Most biotherapeutic proteins are glycoproteins and the heterogeneous glycan populations on these proteins are critical quality attributes that affect potency, stability and therapeutic safety profiles. New drug submissions to regulatory agencies must contain detailed structural information pertaining to the attached glycans and proof the glycoprotein can be manufactured with a consistent glycan profile.
Supporting Glycoprotein Process Development, Monitoring and Batch Release
For scientists doing biotherapeutic process development, process monitoring or batch release, pairing the new RapiFluor-MS labeling technology with Waters ACQUITY UPLC H-Class System and QDa Detector ushers in a new era for released N-glycan profile monitoring. The speed and sensitivity advantages of the reagent and protocol enable simple, routine MS analysis. Confirming glycan assignment via mass data produced by the ACQUITY QDa Detector provides information previously unavailable. Scientists are now empowered to answer questions that frequently arise during glycan profile method development, transfer and execution without relying on mass spectrometry experts and higher-resolution LC-MS instruments.
This workflow allows biopharmaceutical organizations to more readily diagnose problems, accelerate decision-making and advance molecules to the clinic faster.

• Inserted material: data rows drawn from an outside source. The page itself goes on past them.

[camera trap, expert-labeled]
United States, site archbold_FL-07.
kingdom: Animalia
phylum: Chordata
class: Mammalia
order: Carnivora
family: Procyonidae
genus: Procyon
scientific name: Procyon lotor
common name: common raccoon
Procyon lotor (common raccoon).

For analysts using fluorescence detection, the new kit, when used with the ACQUITY UPLC and the ACQUITY UPLC FLR Detector, reduces sample preparation time from a day to less than one hour while enhancing fluorescent sensitivity.
Supporting Glycan Characterization
Glycan characterization involves the identification of all of the glycans attached to a glycoprotein no matter how small their concentration and verification of their molecular structure. To do this efficiently requires UPLC-MS-MS instrumentation equal to the challenge.

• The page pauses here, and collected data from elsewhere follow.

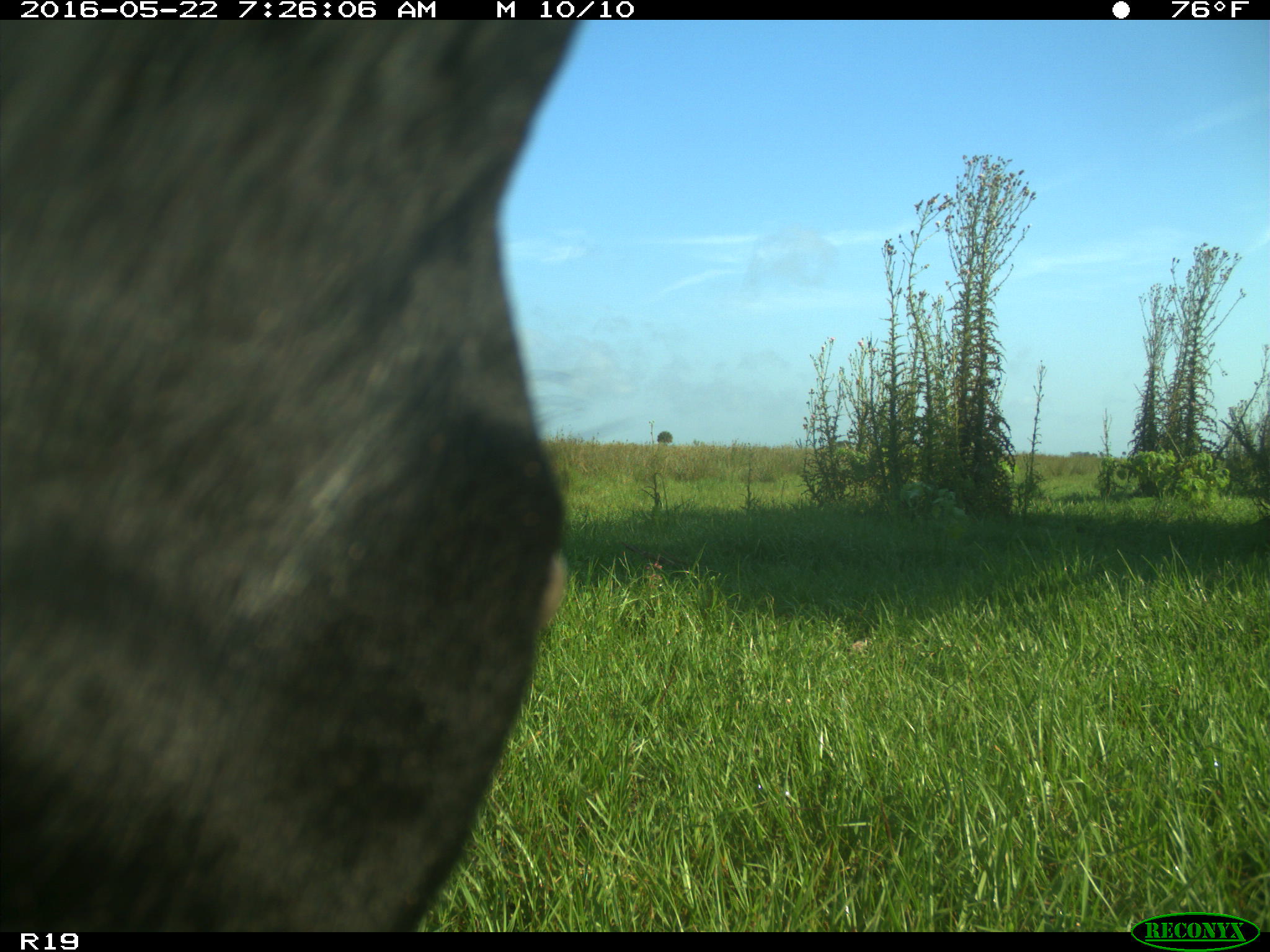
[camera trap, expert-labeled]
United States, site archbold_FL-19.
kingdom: Animalia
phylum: Chordata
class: Mammalia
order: Artiodactyla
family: Bovidae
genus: Bos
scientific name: Bos taurus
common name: domestic cow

The Waters Glycan Application Solution with UNIFI®, part of the broader Waters Biopharmaceutical Platform Solution with UNIFI introduced in 2013, consists of a high-resolution UPLC/QTof-MS system that characterizes and monitors glycans in
biopharmaceutical discovery and development labs as well as in the highly-regulated late-stage development and QC organizations.
Now, with the enhanced sensitivity made possible by the RapiFluor-MS label, researchers will see a greater optical and mass spectrometric response. This facilitates accurate mass confirmation for low-level peaks and enhances MS/MS glycan fragmentation for definitive glycan assignment.

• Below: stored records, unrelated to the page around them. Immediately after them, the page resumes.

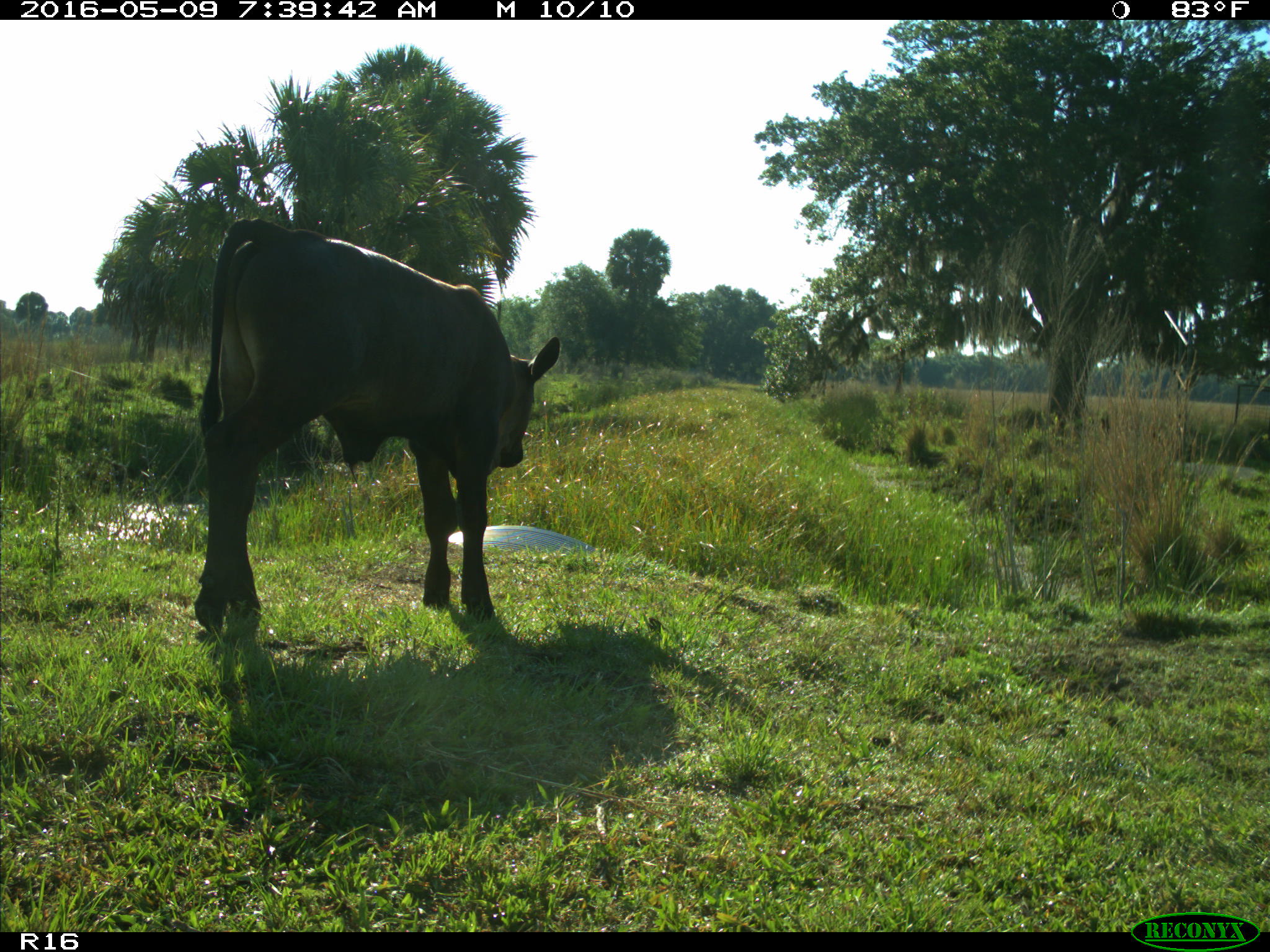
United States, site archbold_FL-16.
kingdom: Animalia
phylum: Chordata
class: Mammalia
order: Artiodactyla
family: Bovidae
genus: Bos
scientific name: Bos taurus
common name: domestic cow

Also being launched are the RapiFluor-MS Dextran Calibration Ladder and Glycan Performance Test Standard, based on pooled IgG, to support benchmarking system performance and conduct Glucose Unit (GU)-based released glycan analysis studies. Waters became the first company to commercialize the GU-based methodology for dextran ladder-based retention time normalization, an approach pioneered by Professor Pauline Rudd of the National Institute for Bioprocessing Research and Training (NIBRT). The GU-based approach makes glycan analysis more robust, allowing UPLC-MS assays to transfer between instruments and laboratories more readily. A new GU glycan database, to facilitate GU and GU+ accurate mass glycan assignments, is in development in collaboration with Professor Rudd and her team at NIBRT and will be the subject of a joint poster presented at this year’s WCBP meeting.